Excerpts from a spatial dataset
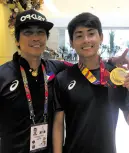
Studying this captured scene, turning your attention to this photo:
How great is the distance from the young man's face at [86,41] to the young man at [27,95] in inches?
8.0

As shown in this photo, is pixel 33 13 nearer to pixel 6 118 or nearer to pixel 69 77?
pixel 69 77

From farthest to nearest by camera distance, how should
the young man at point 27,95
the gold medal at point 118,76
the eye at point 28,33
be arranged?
the eye at point 28,33, the young man at point 27,95, the gold medal at point 118,76

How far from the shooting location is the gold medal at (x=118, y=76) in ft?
4.16

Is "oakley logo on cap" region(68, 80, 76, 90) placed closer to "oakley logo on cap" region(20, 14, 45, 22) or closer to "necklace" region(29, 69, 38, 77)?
"necklace" region(29, 69, 38, 77)

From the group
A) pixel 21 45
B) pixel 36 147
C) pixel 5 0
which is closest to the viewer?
pixel 36 147

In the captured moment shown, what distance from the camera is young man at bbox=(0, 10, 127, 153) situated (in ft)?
4.58

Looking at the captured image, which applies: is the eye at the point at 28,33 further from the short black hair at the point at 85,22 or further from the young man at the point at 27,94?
the short black hair at the point at 85,22

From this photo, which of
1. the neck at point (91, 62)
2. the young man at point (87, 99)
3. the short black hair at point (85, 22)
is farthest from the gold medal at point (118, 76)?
the short black hair at point (85, 22)

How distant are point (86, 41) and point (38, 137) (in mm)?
667

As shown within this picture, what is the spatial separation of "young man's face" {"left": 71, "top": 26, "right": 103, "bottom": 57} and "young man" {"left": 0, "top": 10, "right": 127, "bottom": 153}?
202 millimetres

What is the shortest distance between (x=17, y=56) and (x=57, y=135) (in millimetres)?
589

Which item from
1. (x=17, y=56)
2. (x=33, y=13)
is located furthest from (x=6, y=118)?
(x=33, y=13)

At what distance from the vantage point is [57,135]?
4.79 ft

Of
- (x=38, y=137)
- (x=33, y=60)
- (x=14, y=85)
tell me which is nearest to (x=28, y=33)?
(x=33, y=60)
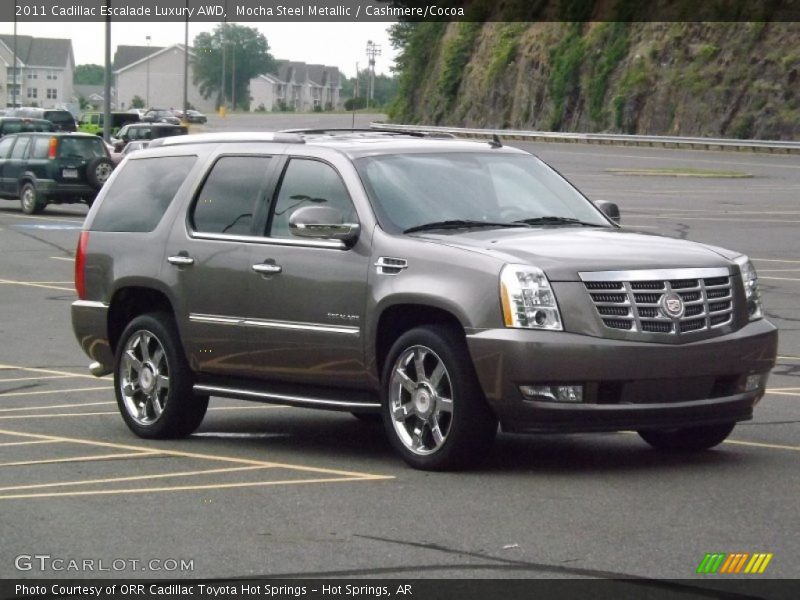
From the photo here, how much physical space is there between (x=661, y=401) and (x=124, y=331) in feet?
12.4

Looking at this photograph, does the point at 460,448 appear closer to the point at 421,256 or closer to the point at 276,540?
the point at 421,256

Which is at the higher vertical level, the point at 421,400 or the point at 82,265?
the point at 82,265

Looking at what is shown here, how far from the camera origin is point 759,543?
21.1ft

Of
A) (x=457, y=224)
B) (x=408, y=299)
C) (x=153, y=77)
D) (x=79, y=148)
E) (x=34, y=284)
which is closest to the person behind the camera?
(x=408, y=299)

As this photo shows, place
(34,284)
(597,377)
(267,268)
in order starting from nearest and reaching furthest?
(597,377) → (267,268) → (34,284)

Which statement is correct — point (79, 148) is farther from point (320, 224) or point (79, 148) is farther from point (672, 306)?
point (672, 306)

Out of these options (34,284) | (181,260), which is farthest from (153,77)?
(181,260)

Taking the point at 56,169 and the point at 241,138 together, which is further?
the point at 56,169

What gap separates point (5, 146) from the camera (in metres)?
36.8

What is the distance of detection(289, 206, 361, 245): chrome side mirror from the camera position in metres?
8.49

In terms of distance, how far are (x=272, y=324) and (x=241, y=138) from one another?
4.58 feet

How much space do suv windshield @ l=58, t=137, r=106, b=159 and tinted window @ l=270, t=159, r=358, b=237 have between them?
26.3m

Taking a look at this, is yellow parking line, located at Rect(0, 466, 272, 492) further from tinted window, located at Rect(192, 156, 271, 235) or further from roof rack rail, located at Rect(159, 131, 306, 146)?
roof rack rail, located at Rect(159, 131, 306, 146)

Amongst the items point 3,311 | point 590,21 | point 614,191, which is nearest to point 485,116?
point 590,21
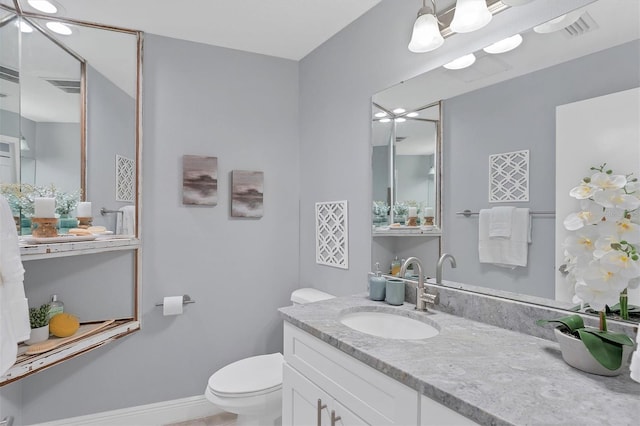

• _Written request_
Please reproduce all of the records above word for word, omitting the pictures.

• _Task solution_
Studying this captured scene, turning your attention to this photo:
How great is the distance from the young man's face at [86,41] to the young man at [27,95] in inches?
8.0

As shown in this photo, is pixel 33 13 nearer to pixel 6 118 or nearer to pixel 69 77?
pixel 69 77

From farthest to nearest by camera distance, how should
the young man at point 27,95
the gold medal at point 118,76
the eye at point 28,33
be arranged?
the eye at point 28,33, the young man at point 27,95, the gold medal at point 118,76

How far from the shooting location is the gold medal at (x=118, y=76) in ft?
4.16

Is "oakley logo on cap" region(68, 80, 76, 90) placed closer to "oakley logo on cap" region(20, 14, 45, 22) or closer to "necklace" region(29, 69, 38, 77)?
"necklace" region(29, 69, 38, 77)

From the group
A) pixel 21 45
B) pixel 36 147
C) pixel 5 0
which is closest to the viewer?
pixel 36 147

In the captured moment shown, what distance from the camera is young man at bbox=(0, 10, 127, 153) situated (in ft)?
4.58

Looking at the captured image, which applies: is the eye at the point at 28,33 further from the short black hair at the point at 85,22 or further from the young man at the point at 27,94?
the short black hair at the point at 85,22

From this photo, which of
1. the neck at point (91, 62)
2. the young man at point (87, 99)
3. the short black hair at point (85, 22)
is farthest from the gold medal at point (118, 76)?
the short black hair at point (85, 22)

How distant are point (86, 41) and point (38, 137) (in mm)?
667

As shown within this picture, what is the spatial separation of "young man's face" {"left": 71, "top": 26, "right": 103, "bottom": 57} and "young man" {"left": 0, "top": 10, "right": 127, "bottom": 153}?
202 millimetres

What is the shortest distance between (x=17, y=56) and (x=57, y=135) (in millimetres)?
589

Which item from
1. (x=17, y=56)
2. (x=33, y=13)
is located furthest from (x=6, y=118)?
(x=33, y=13)

At what distance from the vantage point is [57,135]?
4.79 ft

Of
- (x=38, y=137)
- (x=33, y=60)
- (x=14, y=85)
tell me which is nearest to (x=28, y=33)?
(x=33, y=60)
From the photo here, how much physical space is there between (x=661, y=401) and (x=124, y=331) in feet?
12.4

Looking at this photograph, does the point at 460,448 appear closer to the point at 421,256 or closer to the point at 276,540?
the point at 421,256

Which is at the higher vertical level, the point at 421,400 or the point at 82,265?
the point at 82,265

Looking at what is shown here, how far from the camera origin is point 759,543?
21.1ft

Of
A) (x=457, y=224)
B) (x=408, y=299)
C) (x=153, y=77)
D) (x=79, y=148)
E) (x=34, y=284)
which is closest to the person behind the camera?
(x=408, y=299)

As this photo shows, place
(34,284)
(597,377)
(267,268)
in order starting from nearest and reaching furthest?
(597,377) → (267,268) → (34,284)

Which statement is correct — point (79, 148) is farther from point (320, 224) or point (79, 148) is farther from point (672, 306)?
point (672, 306)

Out of these options (34,284) | (181,260), which is farthest from (153,77)?
(181,260)

Taking the point at 56,169 and the point at 241,138 together, which is further?
the point at 56,169

What gap separates point (5, 146) from the camera (in metres)?
36.8

What is the distance of detection(289, 206, 361, 245): chrome side mirror from the camera position in metres?
8.49

In terms of distance, how far are (x=272, y=324) and (x=241, y=138) from one another?
4.58 feet

How much space do suv windshield @ l=58, t=137, r=106, b=159 and tinted window @ l=270, t=159, r=358, b=237 have between them?
26.3m

Taking a look at this, is yellow parking line, located at Rect(0, 466, 272, 492) further from tinted window, located at Rect(192, 156, 271, 235) or further from roof rack rail, located at Rect(159, 131, 306, 146)?
roof rack rail, located at Rect(159, 131, 306, 146)

Amongst the items point 3,311 | point 590,21 | point 614,191, which is nearest to point 485,116?
point 590,21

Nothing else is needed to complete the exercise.